After my first experiences with the pristine, ancient rocks in Greenland, geological field work in tropical northern Australia was a shock. The rocks were either completely overgrown with thorny vines or weathered to a deep red soil, or both.
My first foray into the geology of northern Australia was in October – not the time of year to be doing field work. But I had just arrived and I was eager. It was a poor decision. The temperature rarely ducked below thirty degrees Celsius in the evenings, and it crept over thirty-seven during the day. An enthusiastic ten minutes in the midday sun on the first day left me with heat exhaustion, slumped in the truck with the air conditioner blasting freezing air into my face, brain pounding with the strain. Quickly, I learned to plan my field work around shade, water, and – where possible – air conditioning.
From a distance, the tropical north was a stunningly beautiful place. I recall a day of helicopter-supported work. We flew out into the dense wilderness, over snaking brown rivers fringed by thick, dark green vegetation, over pavements of orange sandstone, waterfalls diving into crystalline blue pools, and I pressed my forehead against the glass, wishing myself into this stunning, pristine, inaccessible landscape. Then the helicopter descended. At close range, the vegetation was thick and thorny, the rivers dark with shadows. And when the rotors wound to a halt, the wind brushed past the trees and swept in with a humidity that that left me breathless and gulping for air. I spent the day literally fighting the bush. My field assistant and I took turns to hack away at the head-height vines with a machete. When there was nowhere to sit and rest, I could just lean into the undergrowth and it would hold my weight. Even when I found rocks to look at, I could barely summon the energy to pull out my notebook. I drank litres of water and didn’t urinate.
At the end of the day, we had arranged to meet our colleague, who was walking alone, atop a low hill with a clearing just big enough for the helicopter to land. My field assistant and I arrived early and each lay in a patch of longed for shade, trying not to breathe too much, unable to converse. Half an hour later, our colleague came crashing through the bush like an injured beast. Bursting from the trees, he cried, “Give me water!” and fell to his knees clasping the bottle I held out to him, pouring it into his mouth faster than he could swallow.
On another day, walking down a dry river bed, I searched for rock outcrops that could sometimes be found in the sandy banks. These rocks, I suspected, were over two and half billion years old and I needed a sample to test my hypothesis. But when I touched the rocks they crumbled in my hands and red powder drifted away in the breeze. I longed for the sharp ping of my hammer against those fresh Greenlandic rocks, the youngest of them two and a half billion years old, not the dull thud of metal against rocks now long expired.

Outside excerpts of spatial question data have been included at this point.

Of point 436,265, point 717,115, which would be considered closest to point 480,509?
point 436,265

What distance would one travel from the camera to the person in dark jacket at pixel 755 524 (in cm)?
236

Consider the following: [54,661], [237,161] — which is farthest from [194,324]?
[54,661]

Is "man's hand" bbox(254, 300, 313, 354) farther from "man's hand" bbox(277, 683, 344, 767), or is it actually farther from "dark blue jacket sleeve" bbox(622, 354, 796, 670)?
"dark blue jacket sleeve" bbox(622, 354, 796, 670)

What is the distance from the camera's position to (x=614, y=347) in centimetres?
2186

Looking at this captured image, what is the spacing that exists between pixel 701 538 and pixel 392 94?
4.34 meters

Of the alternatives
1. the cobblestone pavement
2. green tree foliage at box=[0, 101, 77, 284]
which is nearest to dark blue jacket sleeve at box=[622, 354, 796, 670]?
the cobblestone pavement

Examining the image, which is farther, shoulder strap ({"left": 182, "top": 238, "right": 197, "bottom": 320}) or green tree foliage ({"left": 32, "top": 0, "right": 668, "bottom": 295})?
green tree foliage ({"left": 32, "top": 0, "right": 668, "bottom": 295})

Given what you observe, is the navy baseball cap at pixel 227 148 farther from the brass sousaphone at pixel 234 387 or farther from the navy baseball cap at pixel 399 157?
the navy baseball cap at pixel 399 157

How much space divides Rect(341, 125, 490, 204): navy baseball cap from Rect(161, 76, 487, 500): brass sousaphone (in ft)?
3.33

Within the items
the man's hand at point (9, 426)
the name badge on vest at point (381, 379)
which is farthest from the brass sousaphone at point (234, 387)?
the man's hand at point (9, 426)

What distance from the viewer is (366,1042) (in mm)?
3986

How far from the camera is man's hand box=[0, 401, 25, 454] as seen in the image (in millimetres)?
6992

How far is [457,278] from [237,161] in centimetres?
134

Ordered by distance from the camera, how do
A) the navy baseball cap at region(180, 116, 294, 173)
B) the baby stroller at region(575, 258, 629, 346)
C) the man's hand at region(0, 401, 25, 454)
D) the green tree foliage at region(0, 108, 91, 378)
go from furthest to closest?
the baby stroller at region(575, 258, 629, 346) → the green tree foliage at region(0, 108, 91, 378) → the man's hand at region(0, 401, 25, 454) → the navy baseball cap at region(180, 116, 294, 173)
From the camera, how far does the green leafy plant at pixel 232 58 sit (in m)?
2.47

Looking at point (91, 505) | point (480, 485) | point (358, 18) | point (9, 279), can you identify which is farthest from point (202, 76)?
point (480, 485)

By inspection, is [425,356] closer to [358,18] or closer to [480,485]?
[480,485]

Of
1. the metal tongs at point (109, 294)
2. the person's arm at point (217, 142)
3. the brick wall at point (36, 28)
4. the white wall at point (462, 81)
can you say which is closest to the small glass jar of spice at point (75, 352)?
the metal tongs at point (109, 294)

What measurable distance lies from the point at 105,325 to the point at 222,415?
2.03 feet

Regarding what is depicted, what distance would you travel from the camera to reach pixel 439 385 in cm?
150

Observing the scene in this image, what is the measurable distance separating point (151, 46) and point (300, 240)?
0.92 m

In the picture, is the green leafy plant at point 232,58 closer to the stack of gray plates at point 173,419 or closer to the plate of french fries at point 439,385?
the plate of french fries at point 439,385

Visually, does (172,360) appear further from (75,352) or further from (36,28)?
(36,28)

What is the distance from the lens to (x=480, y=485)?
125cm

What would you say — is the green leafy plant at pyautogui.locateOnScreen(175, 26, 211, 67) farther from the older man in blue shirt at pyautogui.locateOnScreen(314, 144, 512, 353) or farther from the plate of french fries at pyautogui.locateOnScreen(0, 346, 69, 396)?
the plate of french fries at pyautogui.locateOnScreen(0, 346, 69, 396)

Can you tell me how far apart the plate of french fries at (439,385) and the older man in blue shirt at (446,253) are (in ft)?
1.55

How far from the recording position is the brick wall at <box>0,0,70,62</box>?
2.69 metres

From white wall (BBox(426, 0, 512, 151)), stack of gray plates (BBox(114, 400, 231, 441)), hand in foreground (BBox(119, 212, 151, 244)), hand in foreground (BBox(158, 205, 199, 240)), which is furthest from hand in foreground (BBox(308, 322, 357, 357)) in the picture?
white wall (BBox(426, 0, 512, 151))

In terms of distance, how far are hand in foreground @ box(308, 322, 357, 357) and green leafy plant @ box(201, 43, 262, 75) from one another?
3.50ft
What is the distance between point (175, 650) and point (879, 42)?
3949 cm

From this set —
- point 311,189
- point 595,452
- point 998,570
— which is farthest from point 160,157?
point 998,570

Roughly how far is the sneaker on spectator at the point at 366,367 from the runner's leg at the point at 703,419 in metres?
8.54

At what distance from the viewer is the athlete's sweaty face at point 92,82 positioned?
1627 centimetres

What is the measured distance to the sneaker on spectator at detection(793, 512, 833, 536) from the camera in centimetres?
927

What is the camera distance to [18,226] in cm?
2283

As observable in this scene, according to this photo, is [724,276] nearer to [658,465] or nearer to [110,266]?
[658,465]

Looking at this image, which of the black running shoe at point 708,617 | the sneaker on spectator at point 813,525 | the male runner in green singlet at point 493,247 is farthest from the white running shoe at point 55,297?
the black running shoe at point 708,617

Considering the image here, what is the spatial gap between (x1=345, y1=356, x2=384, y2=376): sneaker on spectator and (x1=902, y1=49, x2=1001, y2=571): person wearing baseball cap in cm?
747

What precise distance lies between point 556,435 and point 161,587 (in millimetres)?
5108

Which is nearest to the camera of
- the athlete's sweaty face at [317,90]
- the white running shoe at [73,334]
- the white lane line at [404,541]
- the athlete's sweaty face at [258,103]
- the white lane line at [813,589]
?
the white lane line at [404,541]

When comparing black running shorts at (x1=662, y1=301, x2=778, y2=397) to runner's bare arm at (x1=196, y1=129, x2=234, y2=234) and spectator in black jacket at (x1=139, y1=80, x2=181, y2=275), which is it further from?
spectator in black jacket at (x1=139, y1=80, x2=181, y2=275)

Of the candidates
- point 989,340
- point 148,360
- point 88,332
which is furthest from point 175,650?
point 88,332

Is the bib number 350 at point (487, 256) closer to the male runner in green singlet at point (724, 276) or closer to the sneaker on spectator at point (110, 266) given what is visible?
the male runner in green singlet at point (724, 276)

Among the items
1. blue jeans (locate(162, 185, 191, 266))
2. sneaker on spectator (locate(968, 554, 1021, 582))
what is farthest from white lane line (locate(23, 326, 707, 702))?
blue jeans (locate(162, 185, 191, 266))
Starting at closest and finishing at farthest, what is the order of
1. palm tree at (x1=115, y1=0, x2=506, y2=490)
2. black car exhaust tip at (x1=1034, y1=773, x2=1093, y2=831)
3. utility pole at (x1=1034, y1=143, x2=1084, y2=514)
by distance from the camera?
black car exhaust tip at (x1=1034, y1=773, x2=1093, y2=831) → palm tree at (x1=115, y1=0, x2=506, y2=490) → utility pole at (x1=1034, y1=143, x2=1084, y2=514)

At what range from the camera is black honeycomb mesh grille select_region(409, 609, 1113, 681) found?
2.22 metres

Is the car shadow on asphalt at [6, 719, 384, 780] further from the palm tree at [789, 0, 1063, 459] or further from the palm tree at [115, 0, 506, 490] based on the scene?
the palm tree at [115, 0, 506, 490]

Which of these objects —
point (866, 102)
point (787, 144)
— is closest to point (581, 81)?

I paused, thinking of one particular rock outcrop, somewhere in the Nuuk fjord region in Greenland, that remained fixed in my mind. My heart beat a little faster at the thought of it. Two black rocks. That’s all it was. Both beautifully preserved, fresh and clean, completely unweathered, untouched by time’s ancient hands. The youngest was a basalt dyke just over two billion years old. But the darker rock that it cut through – also a basalt dyke – was about three and a half billion years old, formed more than three quarters of the age of the Earth ago. There they sat, each inconceivably ancient, the sharp contact between them representing one and half billion years between the formation of the first and the second. The first had formed far below the ocean floor, when no land masses yet rose above the toxic oceans that drowned the Earth, when a pale sun looked down from a dark sky. The second had cut through the first when lands of bare rock stood above the waves, only single-celled life squirming in the silent seas. And yet, a further two billion years on, here I sat, a rarified ape who knew a little about geology, feeling the cold of these perfectly preserved rocks against her palms, drinking in the thought of the unimaginable eons of time stretching back into their inconceivably distant past, these pieces ancient Earth transported through time.
With that thought, as the tropical dust of long dead rocks filtered through my fingers, I heaved my heavy rucksack onto my shoulders and continued down the hot, dusty river bed.